Assemblies with aTRAM, MITObim, and plasmidSPADES were run on a cluster with 24 cores, two 2.60 GHz Sky Lake processors, and 384 GB of memory maintained by Information Technology at Purdue (West Lafayette, IN, USA). De novo assembly, read mapping, and BLAST analyses in Geneious were run locally on a 2.9 GHz Intel i5 processor with 8 GB of memory.

To annotate the C. passerinae 2 mitochondrial genome, we initially used MITOS2 to annotate the assembled contigs. We then manually fine-tuned gene annotations (following the criteria in Cameron, 2014b) and identified the number of minicircles by focusing on annotated regions with conserved flanking regions. We identified conserved regions by using BLAST to find highly similar sequences (>80% identical, e-value <1e−20) and searching for these sequences both within and between different contigs. We tested for evidence of circularization by identifying identical stretches of sequence >50 bp near the 3′  and 5′ ends of our contigs. We also confirmed circularization using AWA (Machado et al., 2018) with kmer length=31 and a minimum circular contig length of 1,000 bp (Table S1). After finalizing the annotations, we used Polymerase Chain Reactions (PCR) to verify our assembled minicircles (Article S1, Fig. S3, Table S2).

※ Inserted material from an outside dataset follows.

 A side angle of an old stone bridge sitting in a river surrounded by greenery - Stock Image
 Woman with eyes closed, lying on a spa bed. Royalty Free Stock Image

We also searched for minicircles in three other representatives of the Columbicola genus: C. columbae, C. macrourae, and C. passerinae 1. Evidence for minicircles in these taxa would indicate that the architecture is conserved across the genus. We used our first two approaches to assemble the mitochondrial genomes of these taxa: first generating longer contigs with aTRAM and MITObim and then assembling reads associated with CR/coding region boundaries to produce starting references for MITObim. We tested for a consistent architecture within Columbicola by using BLAST to compare our annotated C. passerinae 2 contigs to contigs from the other three species. We then compared the variation in gene-order and content between species and verified MITOS annotations following the process outlined in Cameron (2014b).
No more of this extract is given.